DESCRIPTION OF THE TASK:
In the text on Nicholas Mesarites, could you write out the passage starting with "Byzantine churchman and" and going on through "of the events.", substituting "cleric" for "churchman"?

TEXT FOR ANALYSIS:
____
= Nicholas Mesarites =

Byzantine churchman and writer

Nicholas Mesarites (Νικόλαος Μεσαρίτης; ca. 1163/4 – after 1216) was a Byzantine Greek churchman and writer, who eventually rose to the office of Metropolitan of Ephesus in the Empire of Nicaea.

== Life ==
Born ca. 1163/4, Mesarites is first recorded in 1200, during the attempted coup of John Komnenos the Fat. At the time, Mesarites was skeuophylax of the Church of the Pharos in the Great Palace of Constantinople, and wrote an eyewitness account of the events.

After the capture of Constantinople by the Fourth Crusade in 1204, he initially remained in the city. In late 1206, along with his brother John he participated in discussions between the Greek Orthodox clergy and the new Latin authorities, represented by the Latin Patriarch of Constantinople Thomas Morosini and the papal legate, Cardinal Benedict of Santa Susanna. The discussion failed to breach the rift between the two parties, as the Greeks refused to subordinate themselves to the Latin clergy. Following the death of his brother in February 1207, Mesarites left for the Empire of Nicaea, where he was appointed Metropolitan of Ephesus soon after.
____
INFORMATION PROVIDED:
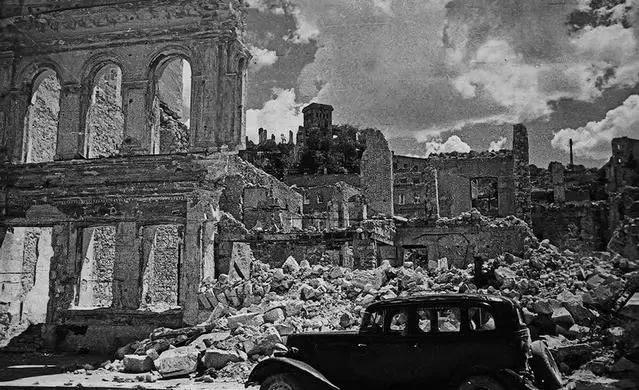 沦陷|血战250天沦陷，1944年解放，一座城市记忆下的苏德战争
____
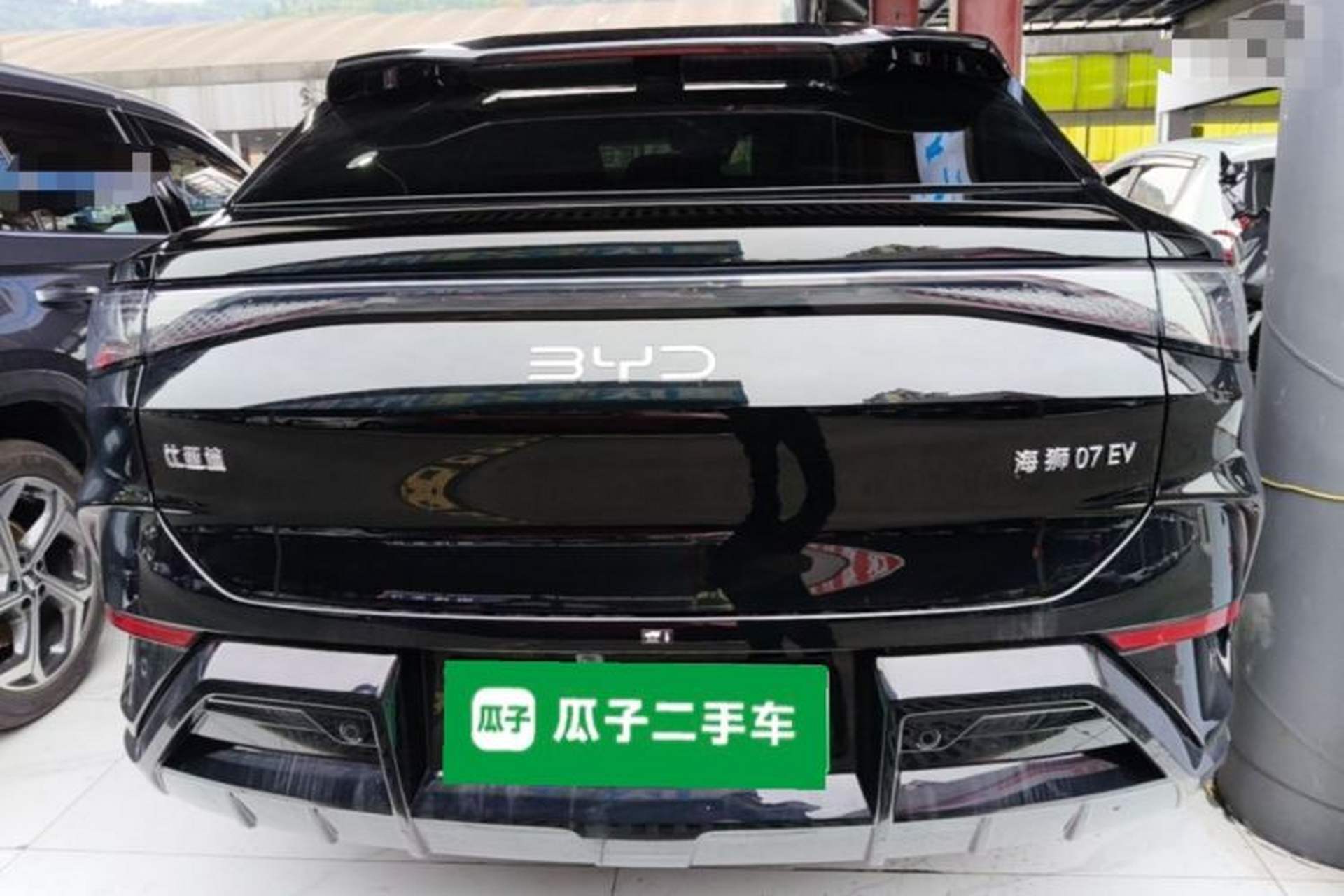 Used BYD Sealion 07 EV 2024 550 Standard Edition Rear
____
ANSWER SPACE:
Byzantine cleric and writer

Nicholas Mesarites (Νικόλαος Μεσαρίτης; ca. 1163/4 – after 1216) was a Byzantine Greek cleric and writer, who eventually rose to the office of Metropolitan of Ephesus in the Empire of Nicaea.

== Life ==
Born ca. 1163/4, Mesarites is first recorded in 1200, during the attempted coup of John Komnenos the Fat. At the time, Mesarites was skeuophylax of the Church of the Pharos in the Great Palace of Constantinople, and wrote an eyewitness account of the events.